▶ **SOURCE INFORMATION**

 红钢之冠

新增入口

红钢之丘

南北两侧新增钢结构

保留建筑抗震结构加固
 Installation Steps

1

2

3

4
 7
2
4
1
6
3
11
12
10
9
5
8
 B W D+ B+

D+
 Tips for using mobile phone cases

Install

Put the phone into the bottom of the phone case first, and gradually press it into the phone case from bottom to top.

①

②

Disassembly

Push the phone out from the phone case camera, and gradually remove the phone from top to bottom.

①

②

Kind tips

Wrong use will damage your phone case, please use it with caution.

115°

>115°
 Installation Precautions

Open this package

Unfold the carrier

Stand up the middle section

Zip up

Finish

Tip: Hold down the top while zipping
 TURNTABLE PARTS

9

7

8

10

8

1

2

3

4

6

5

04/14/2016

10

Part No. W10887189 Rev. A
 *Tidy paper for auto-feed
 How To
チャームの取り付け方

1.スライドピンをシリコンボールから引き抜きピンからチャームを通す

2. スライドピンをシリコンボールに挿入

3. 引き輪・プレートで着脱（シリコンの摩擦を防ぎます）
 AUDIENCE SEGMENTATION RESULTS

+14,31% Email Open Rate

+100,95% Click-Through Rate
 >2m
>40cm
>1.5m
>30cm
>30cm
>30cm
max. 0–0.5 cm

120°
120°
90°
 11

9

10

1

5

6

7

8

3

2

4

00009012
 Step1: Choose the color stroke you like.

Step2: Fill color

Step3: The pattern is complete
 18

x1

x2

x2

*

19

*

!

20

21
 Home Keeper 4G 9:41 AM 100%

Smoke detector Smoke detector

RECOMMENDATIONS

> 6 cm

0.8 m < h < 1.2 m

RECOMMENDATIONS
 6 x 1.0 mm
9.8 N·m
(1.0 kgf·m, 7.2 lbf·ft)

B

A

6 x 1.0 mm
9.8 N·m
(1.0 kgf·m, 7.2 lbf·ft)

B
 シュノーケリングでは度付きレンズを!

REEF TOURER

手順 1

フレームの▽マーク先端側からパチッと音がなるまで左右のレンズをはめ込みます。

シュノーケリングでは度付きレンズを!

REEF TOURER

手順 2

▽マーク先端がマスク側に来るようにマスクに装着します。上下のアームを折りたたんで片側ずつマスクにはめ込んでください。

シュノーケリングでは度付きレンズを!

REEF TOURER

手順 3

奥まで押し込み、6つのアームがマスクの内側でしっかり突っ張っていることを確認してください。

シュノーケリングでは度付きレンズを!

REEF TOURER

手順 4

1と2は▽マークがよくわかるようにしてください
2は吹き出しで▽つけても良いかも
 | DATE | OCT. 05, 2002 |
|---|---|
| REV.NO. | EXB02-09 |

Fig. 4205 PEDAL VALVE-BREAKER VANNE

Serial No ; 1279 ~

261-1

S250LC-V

▶ **WHAT IS NEEDED**
Every line of the records containing the word "phone" must appear in the answer.

▶ **THE ANSWER**
 Tips for using mobile phone cases
Put the phone into the bottom of the phone case first, and gradually press it into the phone case from bottom to top.
Push the phone out from the phone case camera, and gradually remove the phone from top to bottom.
Wrong use will damage your phone case, please use it with caution.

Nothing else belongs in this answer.